═════ Entries supplied

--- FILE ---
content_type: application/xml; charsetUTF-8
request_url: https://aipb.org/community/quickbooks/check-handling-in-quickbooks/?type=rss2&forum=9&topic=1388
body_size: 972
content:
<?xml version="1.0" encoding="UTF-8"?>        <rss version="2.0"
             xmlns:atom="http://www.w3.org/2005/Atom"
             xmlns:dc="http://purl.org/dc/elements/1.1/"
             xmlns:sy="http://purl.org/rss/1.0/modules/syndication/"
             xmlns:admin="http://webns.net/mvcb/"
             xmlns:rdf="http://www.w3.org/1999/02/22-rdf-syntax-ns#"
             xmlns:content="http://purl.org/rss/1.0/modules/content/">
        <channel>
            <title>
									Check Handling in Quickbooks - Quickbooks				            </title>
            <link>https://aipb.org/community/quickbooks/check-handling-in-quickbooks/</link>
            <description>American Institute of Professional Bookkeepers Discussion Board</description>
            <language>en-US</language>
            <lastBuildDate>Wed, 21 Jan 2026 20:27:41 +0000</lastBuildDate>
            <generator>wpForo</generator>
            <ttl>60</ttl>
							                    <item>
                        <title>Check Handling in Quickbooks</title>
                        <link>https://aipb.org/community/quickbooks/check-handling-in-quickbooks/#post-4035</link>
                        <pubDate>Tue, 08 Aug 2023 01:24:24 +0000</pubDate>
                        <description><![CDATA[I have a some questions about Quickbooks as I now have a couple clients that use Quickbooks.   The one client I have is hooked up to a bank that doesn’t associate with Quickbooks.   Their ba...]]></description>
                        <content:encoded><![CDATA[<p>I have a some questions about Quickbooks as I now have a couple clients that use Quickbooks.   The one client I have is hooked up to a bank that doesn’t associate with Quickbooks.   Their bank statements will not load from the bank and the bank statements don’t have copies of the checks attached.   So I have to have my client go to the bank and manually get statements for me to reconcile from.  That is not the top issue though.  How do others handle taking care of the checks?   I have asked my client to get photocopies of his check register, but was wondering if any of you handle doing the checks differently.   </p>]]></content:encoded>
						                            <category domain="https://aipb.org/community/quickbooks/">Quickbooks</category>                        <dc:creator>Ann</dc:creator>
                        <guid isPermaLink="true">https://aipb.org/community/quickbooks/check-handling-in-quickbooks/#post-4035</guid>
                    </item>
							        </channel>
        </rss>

══════════

-- What to do --
Output the records in full. Keep every character as it is.

-- Answer below --
--- FILE ---
content_type: application/xml; charsetUTF-8
request_url: https://aipb.org/community/quickbooks/check-handling-in-quickbooks/?type=rss2&forum=9&topic=1388
body_size: 972
content:
<?xml version="1.0" encoding="UTF-8"?>        <rss version="2.0"
             xmlns:atom="http://www.w3.org/2005/Atom"
             xmlns:dc="http://purl.org/dc/elements/1.1/"
             xmlns:sy="http://purl.org/rss/1.0/modules/syndication/"
             xmlns:admin="http://webns.net/mvcb/"
             xmlns:rdf="http://www.w3.org/1999/02/22-rdf-syntax-ns#"
             xmlns:content="http://purl.org/rss/1.0/modules/content/">
        <channel>
            <title>
									Check Handling in Quickbooks - Quickbooks				            </title>
            <link>https://aipb.org/community/quickbooks/check-handling-in-quickbooks/</link>
            <description>American Institute of Professional Bookkeepers Discussion Board</description>
            <language>en-US</language>
            <lastBuildDate>Wed, 21 Jan 2026 20:27:41 +0000</lastBuildDate>
            <generator>wpForo</generator>
            <ttl>60</ttl>
							                    <item>
                        <title>Check Handling in Quickbooks</title>
                        <link>https://aipb.org/community/quickbooks/check-handling-in-quickbooks/#post-4035</link>
                        <pubDate>Tue, 08 Aug 2023 01:24:24 +0000</pubDate>
                        <description><![CDATA[I have a some questions about Quickbooks as I now have a couple clients that use Quickbooks.   The one client I have is hooked up to a bank that doesn’t associate with Quickbooks.   Their ba...]]></description>
                        <content:encoded><![CDATA[<p>I have a some questions about Quickbooks as I now have a couple clients that use Quickbooks.   The one client I have is hooked up to a bank that doesn’t associate with Quickbooks.   Their bank statements will not load from the bank and the bank statements don’t have copies of the checks attached.   So I have to have my client go to the bank and manually get statements for me to reconcile from.  That is not the top issue though.  How do others handle taking care of the checks?   I have asked my client to get photocopies of his check register, but was wondering if any of you handle doing the checks differently.   </p>]]></content:encoded>
						                            <category domain="https://aipb.org/community/quickbooks/">Quickbooks</category>                        <dc:creator>Ann</dc:creator>
                        <guid isPermaLink="true">https://aipb.org/community/quickbooks/check-handling-in-quickbooks/#post-4035</guid>
                    </item>
							        </channel>
        </rss>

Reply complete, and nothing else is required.